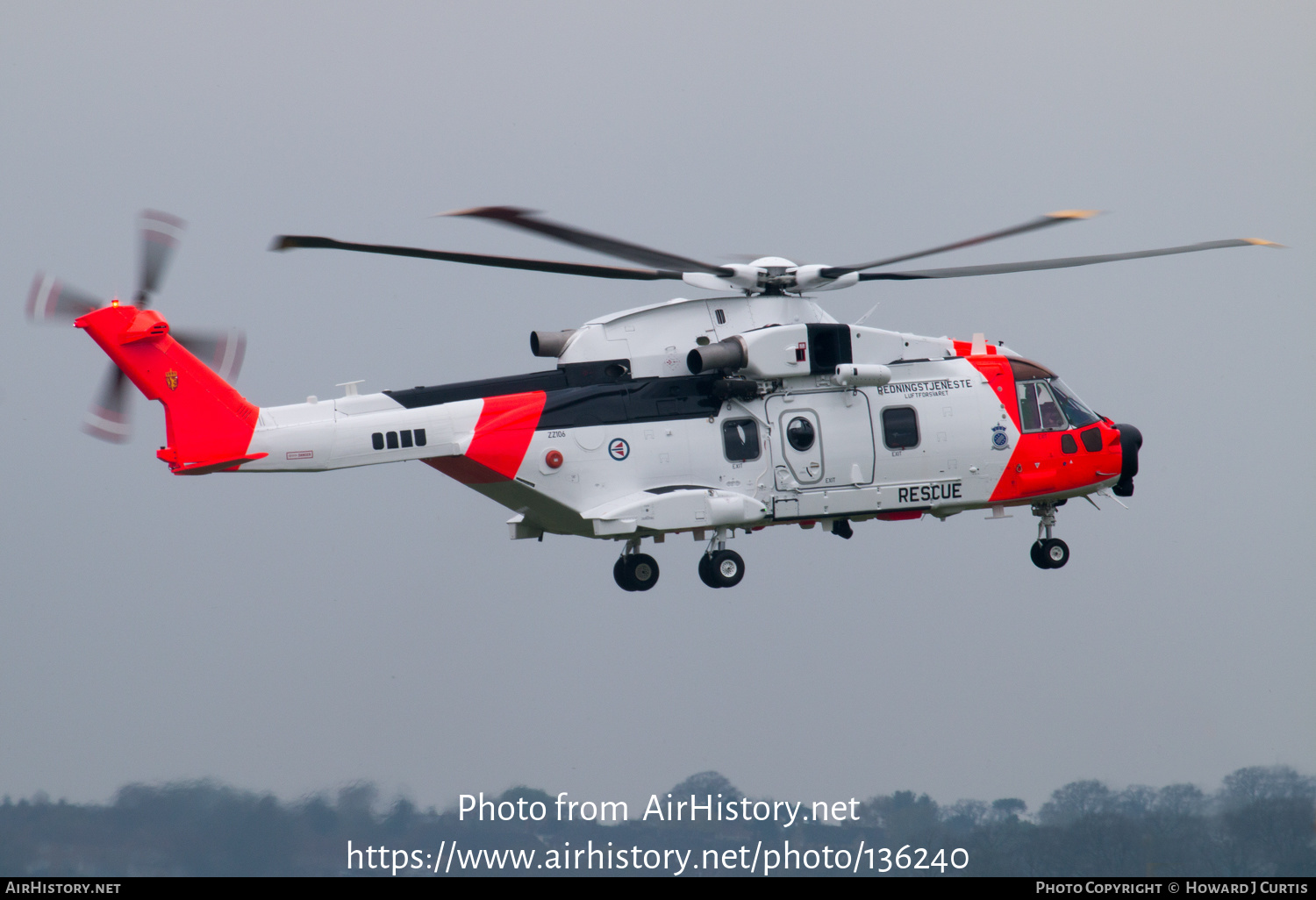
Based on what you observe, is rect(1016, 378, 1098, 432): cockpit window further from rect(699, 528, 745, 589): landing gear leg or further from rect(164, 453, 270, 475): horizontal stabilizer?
rect(164, 453, 270, 475): horizontal stabilizer

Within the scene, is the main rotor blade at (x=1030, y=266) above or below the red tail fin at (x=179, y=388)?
above

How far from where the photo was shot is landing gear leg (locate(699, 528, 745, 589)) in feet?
69.2

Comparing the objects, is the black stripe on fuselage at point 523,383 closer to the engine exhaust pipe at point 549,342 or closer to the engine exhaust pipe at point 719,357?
the engine exhaust pipe at point 549,342

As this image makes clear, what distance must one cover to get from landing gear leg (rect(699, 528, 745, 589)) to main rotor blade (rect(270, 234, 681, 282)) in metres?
3.88

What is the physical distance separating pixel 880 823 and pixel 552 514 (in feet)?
47.4

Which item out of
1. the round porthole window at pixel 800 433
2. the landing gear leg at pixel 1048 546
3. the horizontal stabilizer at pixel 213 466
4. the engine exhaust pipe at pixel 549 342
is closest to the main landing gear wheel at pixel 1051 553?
the landing gear leg at pixel 1048 546

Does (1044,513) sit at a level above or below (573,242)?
below

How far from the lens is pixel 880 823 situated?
102ft

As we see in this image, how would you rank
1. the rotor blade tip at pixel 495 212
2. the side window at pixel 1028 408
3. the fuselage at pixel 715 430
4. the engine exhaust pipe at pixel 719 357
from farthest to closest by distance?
the side window at pixel 1028 408, the engine exhaust pipe at pixel 719 357, the fuselage at pixel 715 430, the rotor blade tip at pixel 495 212

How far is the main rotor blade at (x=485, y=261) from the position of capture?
55.9 feet

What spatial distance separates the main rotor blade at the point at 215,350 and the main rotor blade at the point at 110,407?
2.96ft

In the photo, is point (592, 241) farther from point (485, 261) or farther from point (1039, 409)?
point (1039, 409)

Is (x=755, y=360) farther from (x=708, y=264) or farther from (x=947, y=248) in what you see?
(x=947, y=248)
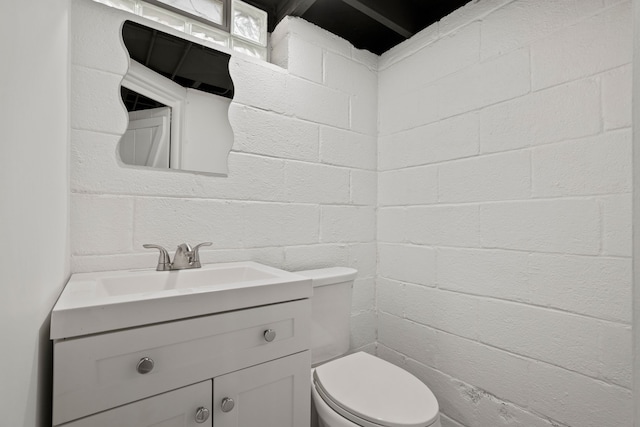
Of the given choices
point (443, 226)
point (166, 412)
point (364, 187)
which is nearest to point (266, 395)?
point (166, 412)

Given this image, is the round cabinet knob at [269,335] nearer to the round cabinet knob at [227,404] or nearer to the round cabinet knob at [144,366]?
the round cabinet knob at [227,404]

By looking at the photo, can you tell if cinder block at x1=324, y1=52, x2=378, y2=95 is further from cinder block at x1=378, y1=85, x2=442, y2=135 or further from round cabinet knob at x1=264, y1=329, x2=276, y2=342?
round cabinet knob at x1=264, y1=329, x2=276, y2=342

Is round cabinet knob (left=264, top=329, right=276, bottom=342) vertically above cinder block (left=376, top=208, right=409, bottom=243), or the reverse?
cinder block (left=376, top=208, right=409, bottom=243)

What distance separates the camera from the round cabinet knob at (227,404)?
2.67 feet

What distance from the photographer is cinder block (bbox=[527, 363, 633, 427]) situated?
3.20ft

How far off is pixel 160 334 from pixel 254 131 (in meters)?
0.98

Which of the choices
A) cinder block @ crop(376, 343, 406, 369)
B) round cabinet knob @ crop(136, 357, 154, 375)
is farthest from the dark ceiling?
cinder block @ crop(376, 343, 406, 369)

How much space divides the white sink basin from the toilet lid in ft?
1.42

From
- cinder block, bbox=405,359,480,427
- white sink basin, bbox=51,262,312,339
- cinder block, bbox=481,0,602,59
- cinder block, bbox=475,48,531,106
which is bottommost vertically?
cinder block, bbox=405,359,480,427

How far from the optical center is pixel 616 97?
100cm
■ ■ ■ ■
- Work required:
Your task is to reproduce, exactly and exclusively, the lines from the one holding "What distance separates" through the final line of the listing.

- The output:
What distance separates the camera from the round cabinet knob at (227,404)?
2.67 feet

What distance from the photographer is cinder block (bbox=[527, 363, 633, 427]) situated?
3.20ft

How far off is pixel 160 334 from pixel 254 131 (in meters)?
0.98

Which of the choices
A) cinder block @ crop(376, 343, 406, 369)
B) round cabinet knob @ crop(136, 357, 154, 375)
is farthest from the dark ceiling?
cinder block @ crop(376, 343, 406, 369)

How much space divides the white sink basin from the toilet lid in ft?
1.42

From
- cinder block, bbox=405,359,480,427
- white sink basin, bbox=51,262,312,339
- cinder block, bbox=481,0,602,59
- cinder block, bbox=475,48,531,106
which is bottommost vertically?
cinder block, bbox=405,359,480,427

How far from the optical center is pixel 616 97?
100cm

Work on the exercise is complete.